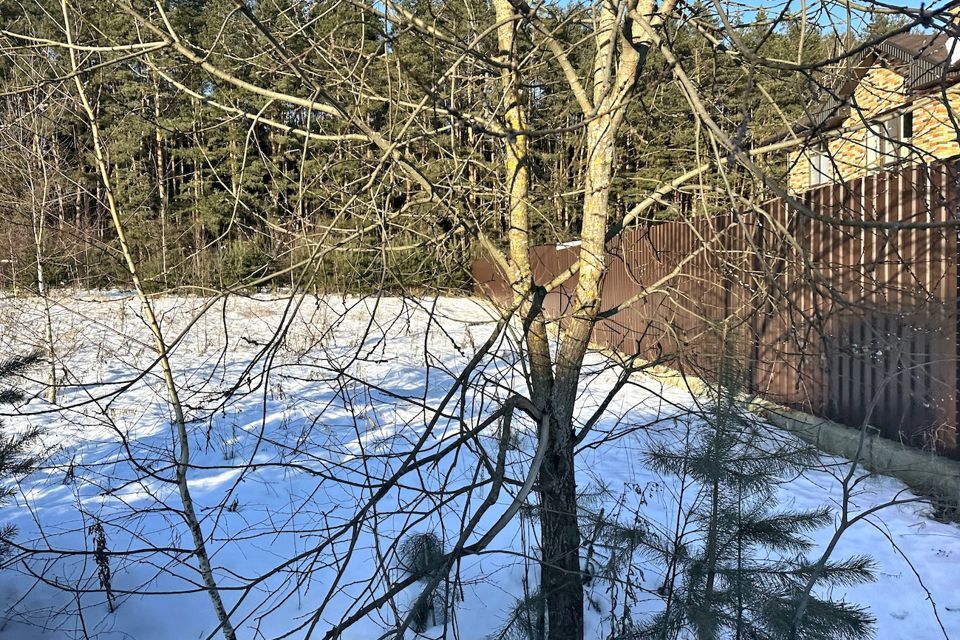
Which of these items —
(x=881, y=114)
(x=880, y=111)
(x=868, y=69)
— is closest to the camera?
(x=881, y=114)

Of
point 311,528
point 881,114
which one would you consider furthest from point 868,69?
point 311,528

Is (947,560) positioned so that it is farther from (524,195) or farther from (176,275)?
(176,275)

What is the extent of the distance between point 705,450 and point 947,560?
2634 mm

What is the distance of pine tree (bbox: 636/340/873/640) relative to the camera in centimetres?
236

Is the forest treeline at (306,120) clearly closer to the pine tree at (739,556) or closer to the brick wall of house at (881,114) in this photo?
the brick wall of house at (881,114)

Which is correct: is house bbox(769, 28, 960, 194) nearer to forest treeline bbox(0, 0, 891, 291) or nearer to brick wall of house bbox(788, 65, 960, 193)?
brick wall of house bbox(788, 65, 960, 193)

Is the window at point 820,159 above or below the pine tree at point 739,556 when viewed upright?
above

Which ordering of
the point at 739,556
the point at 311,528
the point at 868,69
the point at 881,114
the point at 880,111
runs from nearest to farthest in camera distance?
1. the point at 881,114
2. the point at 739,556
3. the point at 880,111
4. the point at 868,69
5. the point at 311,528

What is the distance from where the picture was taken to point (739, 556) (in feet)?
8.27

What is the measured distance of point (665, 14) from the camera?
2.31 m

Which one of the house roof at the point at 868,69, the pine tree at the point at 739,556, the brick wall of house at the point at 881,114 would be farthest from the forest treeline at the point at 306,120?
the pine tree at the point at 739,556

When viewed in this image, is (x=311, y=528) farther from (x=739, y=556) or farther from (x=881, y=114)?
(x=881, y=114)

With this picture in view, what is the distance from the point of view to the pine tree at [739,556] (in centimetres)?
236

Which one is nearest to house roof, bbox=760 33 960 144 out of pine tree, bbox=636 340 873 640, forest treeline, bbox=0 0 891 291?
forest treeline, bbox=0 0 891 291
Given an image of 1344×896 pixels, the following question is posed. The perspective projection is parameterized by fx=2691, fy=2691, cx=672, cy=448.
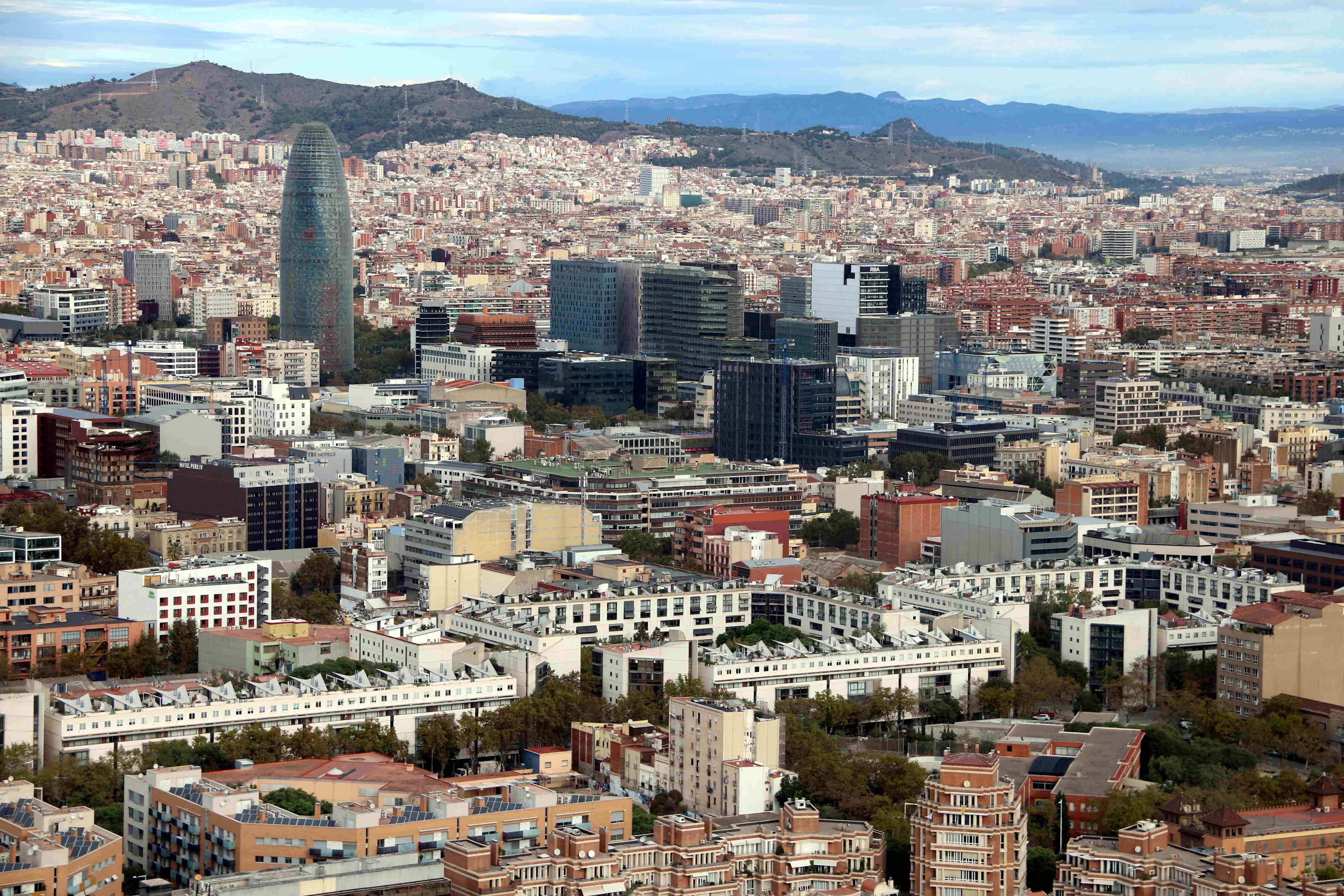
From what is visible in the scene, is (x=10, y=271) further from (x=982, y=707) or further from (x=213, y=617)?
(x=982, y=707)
○ ○ ○ ○ ○ ○ ○
* _DIRECTIONS FOR THIS TASK_: Exactly as written, return every line of the listing, but not the pictures.

* _WRITTEN RESPONSE_:
Which of these items —
(x=881, y=114)
(x=880, y=111)
(x=868, y=69)
— is closest to the camera?
(x=881, y=114)

Of
point 311,528
point 881,114
which one would you consider furthest from point 868,69?
point 311,528

Is (947,560) positioned so that it is farther from (524,195) or farther from (176,275)?
(176,275)

What is the extent of the distance between point 705,450 and point 947,560?
2634 mm

What is the distance of pine tree (bbox: 636/340/873/640) relative to the camera in centimetres?
236

Is the forest treeline at (306,120) clearly closer to the pine tree at (739,556) or closer to the brick wall of house at (881,114) in this photo?
the brick wall of house at (881,114)

Which is correct: is house bbox(769, 28, 960, 194) nearer to forest treeline bbox(0, 0, 891, 291) or nearer to brick wall of house bbox(788, 65, 960, 193)?
brick wall of house bbox(788, 65, 960, 193)

Is the window at point 820,159 above or below the pine tree at point 739,556 when viewed upright?
above

Which ordering of
the point at 739,556
the point at 311,528
the point at 868,69
the point at 881,114
the point at 880,111
runs from nearest to farthest in camera distance?
1. the point at 881,114
2. the point at 739,556
3. the point at 880,111
4. the point at 868,69
5. the point at 311,528

What is the distance from where the picture was taken to point (739, 556) (in feet)?
8.27

What is the measured distance of point (665, 14) from the camera?
2.31 m

Which one of the house roof at the point at 868,69, the pine tree at the point at 739,556, the brick wall of house at the point at 881,114 would be farthest from the forest treeline at the point at 306,120?
the pine tree at the point at 739,556

When viewed in this image, is (x=311, y=528) farther from (x=739, y=556) or farther from (x=881, y=114)?
(x=881, y=114)

With this picture in view, what is the distance from the point of view to the pine tree at [739,556] (in centimetres)?
236

Which one is nearest to house roof, bbox=760 33 960 144 out of pine tree, bbox=636 340 873 640, forest treeline, bbox=0 0 891 291?
forest treeline, bbox=0 0 891 291
Given an image of 1344×896 pixels, the following question is posed. The perspective projection is parameterized by fx=2691, fy=2691, cx=672, cy=448.
From what is visible in the scene, is (x=10, y=271) further from (x=982, y=707) or further from (x=213, y=617)?
(x=982, y=707)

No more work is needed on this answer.